5. Coverage: Will you have enough coverage with one flash? Is it zoomed wide enough to throw even light on your subject? Unlike the sun, light from the flash falls off drastically with increased distance, which makes for that “obvious flash look.” To prevent this, you may need a wider zoom setting on your flash, a second light, or a larger diffuser or soft box.

To avoid the obvious light falloff effect when shooting too wide, I’ll move in close and eliminate the ground from my shot.

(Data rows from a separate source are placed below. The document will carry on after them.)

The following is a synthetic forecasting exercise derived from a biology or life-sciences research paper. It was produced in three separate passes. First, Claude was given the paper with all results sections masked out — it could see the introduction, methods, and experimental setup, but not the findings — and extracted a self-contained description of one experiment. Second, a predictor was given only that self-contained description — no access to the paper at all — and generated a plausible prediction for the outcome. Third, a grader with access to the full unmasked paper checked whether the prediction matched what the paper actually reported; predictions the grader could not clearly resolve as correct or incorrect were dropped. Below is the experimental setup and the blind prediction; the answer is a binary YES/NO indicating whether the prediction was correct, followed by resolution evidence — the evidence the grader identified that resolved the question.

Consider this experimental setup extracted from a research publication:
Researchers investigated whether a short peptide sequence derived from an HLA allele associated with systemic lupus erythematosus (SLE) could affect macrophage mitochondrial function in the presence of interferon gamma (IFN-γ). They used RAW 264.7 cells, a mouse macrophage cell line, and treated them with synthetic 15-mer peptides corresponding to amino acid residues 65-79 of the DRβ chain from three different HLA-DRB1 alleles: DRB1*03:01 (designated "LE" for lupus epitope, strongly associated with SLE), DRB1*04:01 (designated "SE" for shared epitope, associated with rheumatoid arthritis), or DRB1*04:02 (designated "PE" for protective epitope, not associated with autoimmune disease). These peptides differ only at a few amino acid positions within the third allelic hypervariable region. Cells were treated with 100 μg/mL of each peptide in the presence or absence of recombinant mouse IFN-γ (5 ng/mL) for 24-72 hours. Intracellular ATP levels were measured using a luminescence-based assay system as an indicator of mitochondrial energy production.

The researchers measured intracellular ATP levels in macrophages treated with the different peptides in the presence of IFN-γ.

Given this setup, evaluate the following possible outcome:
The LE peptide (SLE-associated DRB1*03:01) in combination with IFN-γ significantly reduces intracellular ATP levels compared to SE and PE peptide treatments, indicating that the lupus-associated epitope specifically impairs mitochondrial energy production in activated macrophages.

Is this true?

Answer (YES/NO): YES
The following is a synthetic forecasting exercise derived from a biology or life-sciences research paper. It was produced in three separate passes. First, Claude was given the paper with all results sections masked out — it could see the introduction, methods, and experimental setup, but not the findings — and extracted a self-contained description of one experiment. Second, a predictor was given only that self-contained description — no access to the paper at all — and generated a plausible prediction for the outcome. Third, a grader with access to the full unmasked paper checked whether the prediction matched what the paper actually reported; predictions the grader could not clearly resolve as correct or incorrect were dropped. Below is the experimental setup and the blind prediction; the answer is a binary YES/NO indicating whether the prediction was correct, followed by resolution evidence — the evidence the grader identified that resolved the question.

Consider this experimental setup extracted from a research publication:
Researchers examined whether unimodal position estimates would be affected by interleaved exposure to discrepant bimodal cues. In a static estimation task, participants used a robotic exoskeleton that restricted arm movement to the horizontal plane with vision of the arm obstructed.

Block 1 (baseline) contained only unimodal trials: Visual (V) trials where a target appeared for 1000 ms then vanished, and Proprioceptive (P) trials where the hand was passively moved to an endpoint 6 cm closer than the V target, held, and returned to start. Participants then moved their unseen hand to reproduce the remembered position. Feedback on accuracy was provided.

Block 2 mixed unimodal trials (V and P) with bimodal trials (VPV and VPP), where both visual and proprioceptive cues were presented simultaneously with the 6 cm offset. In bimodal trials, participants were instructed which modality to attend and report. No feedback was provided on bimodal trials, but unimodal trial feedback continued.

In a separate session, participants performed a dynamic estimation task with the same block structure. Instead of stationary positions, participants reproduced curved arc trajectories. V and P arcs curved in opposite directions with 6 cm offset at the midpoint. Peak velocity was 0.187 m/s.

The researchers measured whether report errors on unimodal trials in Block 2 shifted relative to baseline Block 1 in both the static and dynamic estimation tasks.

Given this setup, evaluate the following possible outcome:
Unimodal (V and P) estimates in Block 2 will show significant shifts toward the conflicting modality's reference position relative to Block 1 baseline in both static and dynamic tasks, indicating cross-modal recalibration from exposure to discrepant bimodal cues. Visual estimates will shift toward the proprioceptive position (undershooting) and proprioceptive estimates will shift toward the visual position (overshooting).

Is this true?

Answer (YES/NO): NO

Once you’ve established these simple parameters, you need to set proper exposure. Although TTL usually does a pretty good job of balancing flash with the ambient light, it’s not a failproof system. Remember, it’s based on the values of reflected light, not on your creative desires. More often than not, you’ll need to make adjustments to the flash and/or the background exposure in order to achieve a look that matches your own personal vision.

Basic flash workflow

So, once you’ve completed your checklist, follow this basic flash workflow. As you become more experienced, you’ll develop your own workflow and learn when to deviate as needed.

1. Set your camera exposure: Meter on the background and set your camera exposure as desired. You can use an auto exposure mode, but the advantage of using Manual is that you can dial in your exposure for the background and keep it locked in. As long as your ambient light doesn’t change, your exposure will stay the same regardless of how you light your subject.

2. Place the flash: Position the flash where you want it to go and modify it as needed, based on the direction, coverage, and quality of light that you’re going for.

3. Choose your desired flash mode: Either choose TTL or Manual. Remember, with TTL the camera is controlling the amount of light that’s being emitted by the flash, based on the information it gained from the flash right before the shutter opened. With Manual flash mode, the flash puts out a fixed amount of light that you control by adjusting the value.

Either mode will give you good results and which one you use may ultimately come down to preference. I probably use TTL at least half of the time and go to Manual when I’ve got a little more time to set up the shot and dial in the exposure or when I know the overall lighting scheme of my scene will not change. Ultimately, Manual gives you the most control.

4. Set your flash exposure: Even though straight TTL flash exposure may be “correct,” it doesn’t always look right, and it may not be exactly what you’re going for. Chances are it will still be too bright, so you’ll probably want to dial it down.

Under normal circumstances, dropping flash exposure by about one and a half stops generally gives you good results. Depending on your scene, you may find that dialing down anywhere from _.3 to _3.0 stops on the flash gives you the best look. However, if you’re underexposing the background, you might even need to compensate on the plus side, especially if you’re using an auto exposure mode. Remember, flash output is factored into the camera’s auto exposure setting.

In Manual flash mode, you simply dial down through the different power settings until you get the desired look. No matter what mode you use, in addition to the specific flash setting, the actual amount of light that hits your subject is also affected by distance to the subject, aperture, and ISO.

5. Do a test shot: Fire away and then study the results. You should be able to quickly determine if you need to change your camera exposure, adjust the light output, or move the flash. Make your changes quickly and then do another test shot. Once you’ve got the right look, take off the training wheels and go for the money shot.

Like everything else, this all just takes practice. As you become more proficient and confident, things like flash placement, metering, and exposure compensation will become second nature.

Keep in mind that although I list the specific gear and setup that I used for some of these shots, they’re by no means the only options, or even the best options; it’s only what I chose at the time. In some cases, I might have been limited with gear, time, or even the forethought to try something else. You might choose a different way to photograph any one of these subjects, and that’s OK, as long as you get a great shot, or as long as you learn something in the process.